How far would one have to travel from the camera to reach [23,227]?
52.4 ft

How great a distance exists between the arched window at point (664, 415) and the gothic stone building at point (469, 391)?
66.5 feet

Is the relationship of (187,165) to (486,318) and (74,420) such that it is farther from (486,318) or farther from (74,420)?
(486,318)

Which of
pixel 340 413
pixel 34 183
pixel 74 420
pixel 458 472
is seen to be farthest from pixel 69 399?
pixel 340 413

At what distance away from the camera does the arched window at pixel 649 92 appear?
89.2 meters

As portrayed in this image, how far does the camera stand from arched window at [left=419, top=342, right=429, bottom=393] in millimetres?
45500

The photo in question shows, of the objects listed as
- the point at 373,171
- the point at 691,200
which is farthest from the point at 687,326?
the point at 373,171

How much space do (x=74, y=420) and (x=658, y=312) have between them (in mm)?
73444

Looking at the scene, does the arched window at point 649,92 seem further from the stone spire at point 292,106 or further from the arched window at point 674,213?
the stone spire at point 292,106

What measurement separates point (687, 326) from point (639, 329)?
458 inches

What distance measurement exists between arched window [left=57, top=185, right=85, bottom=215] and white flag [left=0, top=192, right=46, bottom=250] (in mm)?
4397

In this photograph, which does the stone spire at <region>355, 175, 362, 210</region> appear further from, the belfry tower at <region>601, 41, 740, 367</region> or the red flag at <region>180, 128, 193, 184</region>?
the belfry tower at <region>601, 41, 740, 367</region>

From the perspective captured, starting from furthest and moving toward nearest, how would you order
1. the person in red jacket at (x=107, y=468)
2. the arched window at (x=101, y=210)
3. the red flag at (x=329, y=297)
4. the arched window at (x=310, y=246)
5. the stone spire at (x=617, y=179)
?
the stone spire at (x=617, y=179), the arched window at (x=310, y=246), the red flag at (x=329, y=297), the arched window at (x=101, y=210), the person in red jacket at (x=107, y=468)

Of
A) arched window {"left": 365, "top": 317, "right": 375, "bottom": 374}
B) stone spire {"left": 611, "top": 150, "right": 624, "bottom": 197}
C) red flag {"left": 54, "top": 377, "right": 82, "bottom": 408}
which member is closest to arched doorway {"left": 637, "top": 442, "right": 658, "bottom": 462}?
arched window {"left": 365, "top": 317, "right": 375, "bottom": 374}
========
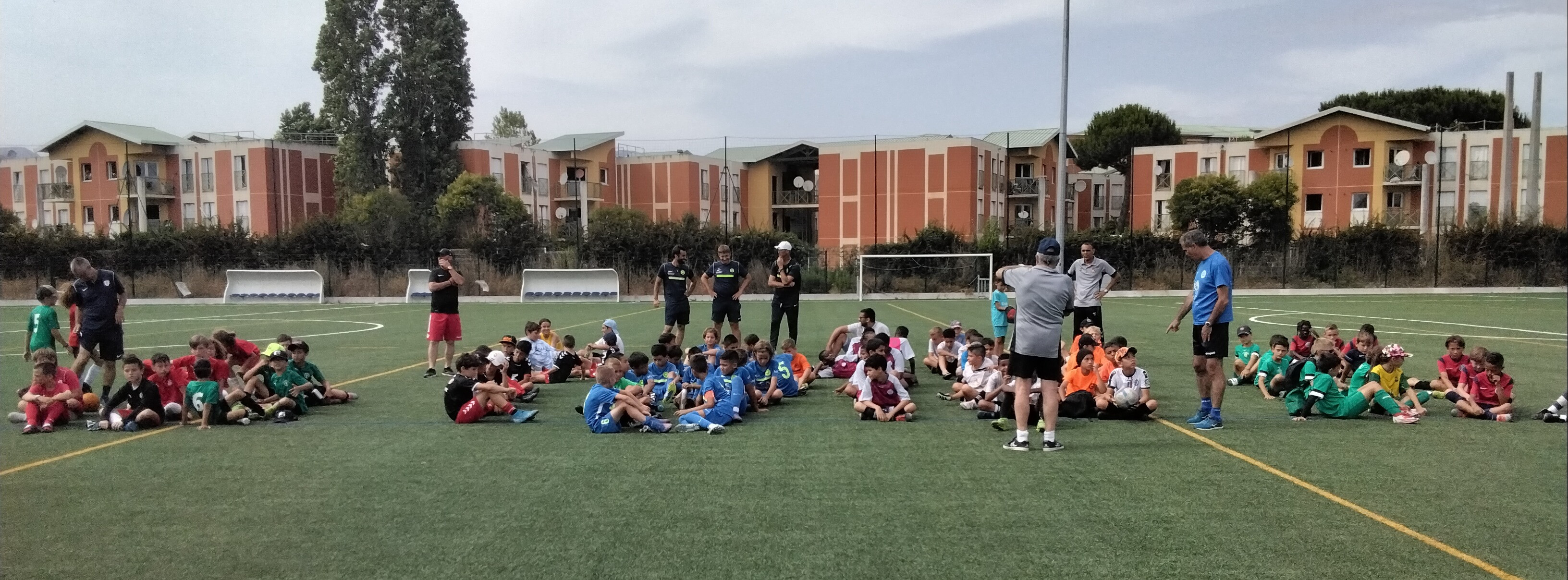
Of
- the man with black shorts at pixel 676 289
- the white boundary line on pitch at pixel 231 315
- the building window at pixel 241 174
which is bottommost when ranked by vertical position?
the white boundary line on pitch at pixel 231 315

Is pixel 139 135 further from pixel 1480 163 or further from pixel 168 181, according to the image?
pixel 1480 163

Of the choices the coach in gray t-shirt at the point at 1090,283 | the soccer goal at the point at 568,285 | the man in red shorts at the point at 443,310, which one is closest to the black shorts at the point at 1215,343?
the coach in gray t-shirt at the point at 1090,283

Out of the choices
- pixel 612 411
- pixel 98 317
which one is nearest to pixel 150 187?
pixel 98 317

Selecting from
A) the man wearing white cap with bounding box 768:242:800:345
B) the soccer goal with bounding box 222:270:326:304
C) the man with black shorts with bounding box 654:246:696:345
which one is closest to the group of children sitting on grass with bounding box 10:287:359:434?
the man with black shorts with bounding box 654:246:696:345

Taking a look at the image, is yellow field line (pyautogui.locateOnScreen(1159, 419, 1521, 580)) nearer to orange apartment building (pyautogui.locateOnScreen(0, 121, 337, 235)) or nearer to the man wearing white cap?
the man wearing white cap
========
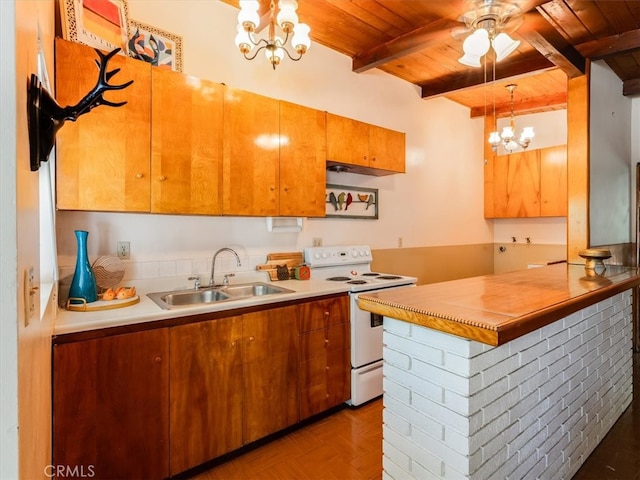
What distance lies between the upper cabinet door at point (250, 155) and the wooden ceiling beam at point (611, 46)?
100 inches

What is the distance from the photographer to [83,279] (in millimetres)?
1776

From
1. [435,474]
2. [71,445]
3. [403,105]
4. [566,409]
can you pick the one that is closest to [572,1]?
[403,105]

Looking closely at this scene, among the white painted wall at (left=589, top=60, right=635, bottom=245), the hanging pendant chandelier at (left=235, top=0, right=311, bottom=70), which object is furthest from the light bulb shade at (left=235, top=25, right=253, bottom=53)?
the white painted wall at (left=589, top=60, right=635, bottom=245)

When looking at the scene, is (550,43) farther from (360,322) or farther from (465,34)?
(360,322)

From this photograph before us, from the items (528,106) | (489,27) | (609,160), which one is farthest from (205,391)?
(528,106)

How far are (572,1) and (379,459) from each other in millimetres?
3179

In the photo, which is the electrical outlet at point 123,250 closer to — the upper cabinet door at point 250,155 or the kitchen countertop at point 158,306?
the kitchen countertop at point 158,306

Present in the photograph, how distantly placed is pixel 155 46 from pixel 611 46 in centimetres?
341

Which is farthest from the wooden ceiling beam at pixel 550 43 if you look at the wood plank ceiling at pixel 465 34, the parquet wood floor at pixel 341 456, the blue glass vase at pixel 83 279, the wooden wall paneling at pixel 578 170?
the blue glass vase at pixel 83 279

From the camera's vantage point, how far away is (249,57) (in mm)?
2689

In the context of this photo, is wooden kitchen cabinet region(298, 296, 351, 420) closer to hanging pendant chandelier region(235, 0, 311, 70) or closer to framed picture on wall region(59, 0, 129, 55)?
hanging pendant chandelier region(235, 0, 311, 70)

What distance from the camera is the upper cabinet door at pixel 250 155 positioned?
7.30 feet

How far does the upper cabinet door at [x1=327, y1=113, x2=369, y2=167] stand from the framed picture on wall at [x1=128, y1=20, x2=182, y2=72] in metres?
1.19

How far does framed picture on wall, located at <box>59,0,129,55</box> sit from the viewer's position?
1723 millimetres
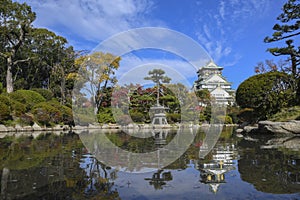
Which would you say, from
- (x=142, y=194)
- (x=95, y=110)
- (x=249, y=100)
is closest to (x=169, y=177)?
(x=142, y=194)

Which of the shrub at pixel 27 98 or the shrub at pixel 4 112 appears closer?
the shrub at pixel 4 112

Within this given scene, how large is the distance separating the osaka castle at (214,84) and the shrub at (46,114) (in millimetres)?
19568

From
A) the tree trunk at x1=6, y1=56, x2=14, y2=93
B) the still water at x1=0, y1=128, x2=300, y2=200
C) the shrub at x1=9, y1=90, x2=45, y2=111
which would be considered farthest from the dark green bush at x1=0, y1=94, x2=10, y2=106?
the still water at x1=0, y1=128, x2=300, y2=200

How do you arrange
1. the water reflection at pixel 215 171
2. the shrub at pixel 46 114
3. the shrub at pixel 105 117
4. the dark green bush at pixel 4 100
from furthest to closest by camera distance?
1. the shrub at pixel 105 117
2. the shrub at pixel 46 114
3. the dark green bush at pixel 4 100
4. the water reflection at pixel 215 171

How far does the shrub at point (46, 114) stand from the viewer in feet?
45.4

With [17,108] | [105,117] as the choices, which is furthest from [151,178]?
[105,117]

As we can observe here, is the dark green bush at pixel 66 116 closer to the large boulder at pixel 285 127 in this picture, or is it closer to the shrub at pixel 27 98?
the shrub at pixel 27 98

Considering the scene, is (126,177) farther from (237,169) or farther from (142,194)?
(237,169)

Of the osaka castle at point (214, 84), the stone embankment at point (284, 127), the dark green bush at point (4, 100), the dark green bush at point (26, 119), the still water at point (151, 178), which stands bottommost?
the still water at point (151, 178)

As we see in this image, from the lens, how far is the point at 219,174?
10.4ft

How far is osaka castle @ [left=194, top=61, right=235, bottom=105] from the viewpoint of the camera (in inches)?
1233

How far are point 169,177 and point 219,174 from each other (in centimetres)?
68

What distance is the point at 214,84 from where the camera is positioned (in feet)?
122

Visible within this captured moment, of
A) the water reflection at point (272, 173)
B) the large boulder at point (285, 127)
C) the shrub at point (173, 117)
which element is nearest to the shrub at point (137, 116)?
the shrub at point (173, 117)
========
* [Task to carry out]: Can you update the entries from the line with "How much space" up to and including the line with "the stone spire at (x=617, y=179), the" by replacing "photograph" with "image", keeping everything else the same?

* [Solution to this task]:
How much space do (x=74, y=420) and (x=658, y=312) have between them (in mm)?
73444

Looking at the scene, does the arched window at point 649,92 seem further from the stone spire at point 292,106 or further from the arched window at point 674,213?
the stone spire at point 292,106

What measurement separates point (687, 326) from point (639, 329)?
458 inches

What distance measurement exists between arched window [left=57, top=185, right=85, bottom=215] and white flag [left=0, top=192, right=46, bottom=250] (in mm)?
4397

In this image, which does the stone spire at <region>355, 175, 362, 210</region> appear further from, the belfry tower at <region>601, 41, 740, 367</region> or the red flag at <region>180, 128, 193, 184</region>?
the belfry tower at <region>601, 41, 740, 367</region>

From the perspective captured, starting from furthest and moving toward nearest, how would you order
1. the person in red jacket at (x=107, y=468)
2. the arched window at (x=101, y=210)
3. the red flag at (x=329, y=297)
4. the arched window at (x=310, y=246)
5. the stone spire at (x=617, y=179)
?
the stone spire at (x=617, y=179), the arched window at (x=310, y=246), the red flag at (x=329, y=297), the arched window at (x=101, y=210), the person in red jacket at (x=107, y=468)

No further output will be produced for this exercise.